The public sector is one of the last bastions of now unaffordable defined benefit pensions. It also is the citadel of complex, murky retirement rules that foster scamming including bumping up final pay, early claims of disability, or credit for volunteer service such as on a town's library board.

Public workers deserve a fair retirement and it does them no favor with voters or taxpayers when public officials tolerate benefit gaming. For example, California allows public safety workers to retire early (known commonly as DROP programs) and return to work the next day as consultants, double dipping from public coffers at considerable taxpayer cost.

This "generosity" comes with a steep price. A senior advisor to Governor Schwarzenegger recently wrote that $3 billion of tax revenue was diverted from current programs to pay for pension shortfalls.

2) Borrowing to stay Afloat

The amount of municipal debt presents challenges to city and state governments. And when government borrows for capital purposes leaders need to make the case for why the investment produces a strong foundation for the community and why the debt matches the life cycle of the asset.

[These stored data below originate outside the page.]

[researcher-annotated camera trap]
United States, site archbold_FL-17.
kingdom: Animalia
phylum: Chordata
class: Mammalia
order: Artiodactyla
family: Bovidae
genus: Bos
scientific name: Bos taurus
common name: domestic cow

A riskier problem occurs when officials borrow to manage operating deficits. Essentially this is the difference between a family that takes out a mortgage for their home and one that takes out a second mortgage to help finance their credit card purchases.

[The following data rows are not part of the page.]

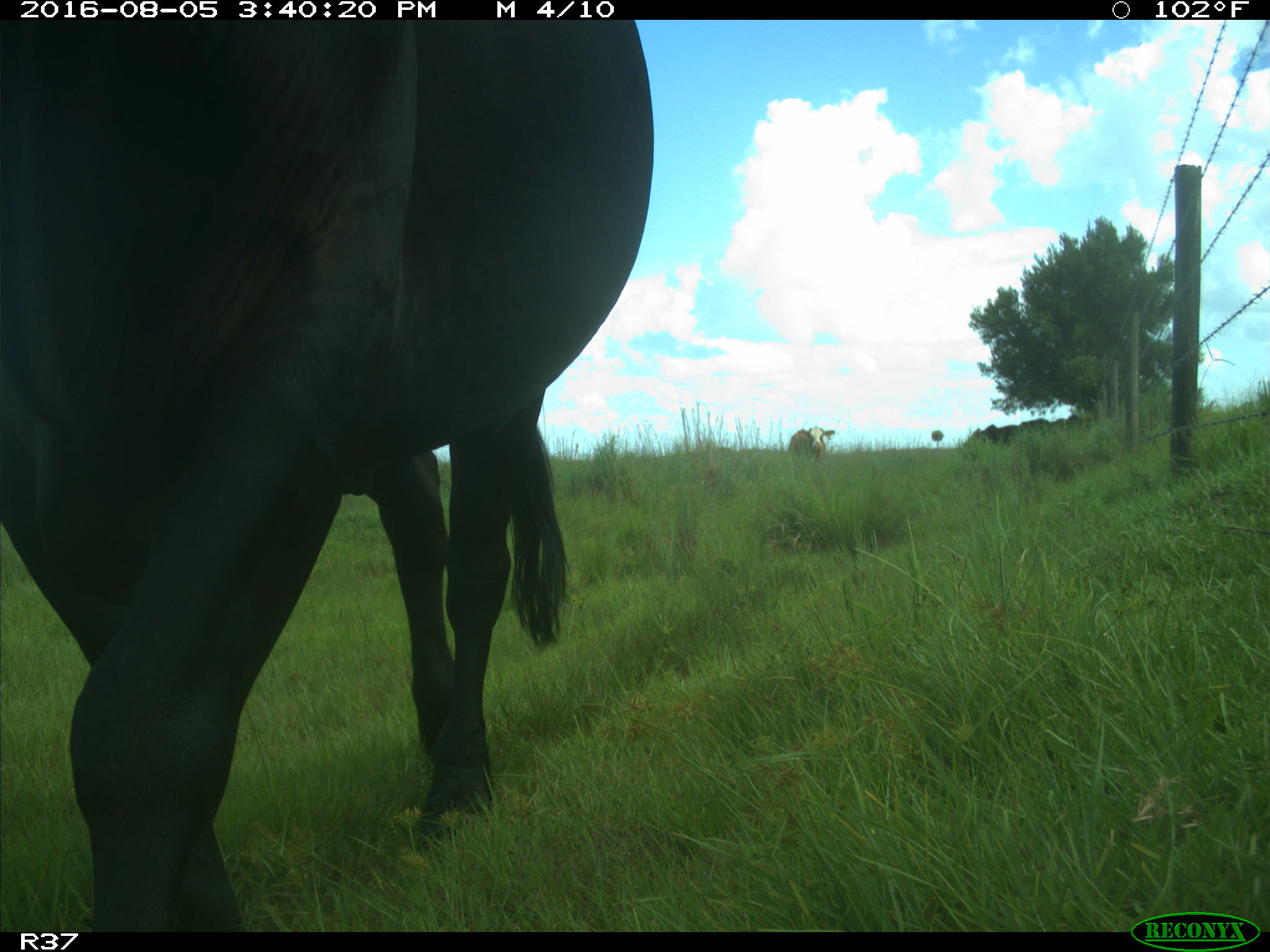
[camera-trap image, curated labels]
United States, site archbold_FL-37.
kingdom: Animalia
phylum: Chordata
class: Mammalia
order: Artiodactyla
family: Bovidae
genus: Bos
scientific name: Bos taurus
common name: domestic cow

Another debt issue occurs when state governments like California build up greater and greater levels of debt to bridge over budget deficits. Even in areas where monetization usually makes sense--like the privatization of an asset--if the result converts the lifetime value of a hard asset into a shorter budget filler the next generation will pay for this one's mistakes.

For example, whether Arizona having recently "sold" $735 million in state office buildings is prudent depends on whether the transaction increases or decreases future debt-- an issue which depends not only on the price of the transaction but also on whether the funds are invested in a manner that reduces future state costs.

Indiana under Governor Mitch Daniels did it right when he invested the Indiana toll road proceeds in fully funding the state's infrastructure deficit. He did so in a way that will reduce long term costs due to accelerated deterioration of the roads and the affect on economic vitality

3) Accepting Medicine That Makes the Patient Worse (a Short Term Fix)

No stressed mayor or governor faced with layoffs and budget cuts can rationally turn down stimulus money. But instead of investing the money in transformative approaches to public services that will permanently reduce the cost of production, the federal government forced local officials to temporarily keep public jobs at unsustainably higher levels--thus ensuring an even steeper cliff event when the money runs out.

4) Deferring maintenance on infrastructure

Very few governments maintain a true capital budget reflecting depreciation. Therefore officials have little incentive to defer today's needs to prepare for tomorrow's infrastructure crisis. Yet this deferred maintenance comes at a very steep price eventually as the neglected small repairs of today become the huge replacement expenses of tomorrow. Recently enacted GASB rules 43 and 45, helpfully require governments to account for the costs of unfunded liabilities on their balance sheets, belatedly forcing some attention to this issue.

Clearly most officials care about the future of their communities but now they will be called on more than ever to discharge their responsibilities by taking on political risks that once could be avoided--in essence they will need to net present value not just the capital costs but the political ones as well.

Large doses of courage and transparency will be necessary for today's state and local officials to protect the voters of tomorrow despite the complaints by today's highly organized public spending beneficiaries. Leadership involves not just facing down employee groups, recipients of grants, state associations and the like but also the tough job of educating the general public that government has overgrown its resources and its capacity, which in turn is slowing job and economic growth. Governor Christie is off to a good start in showing other's the way.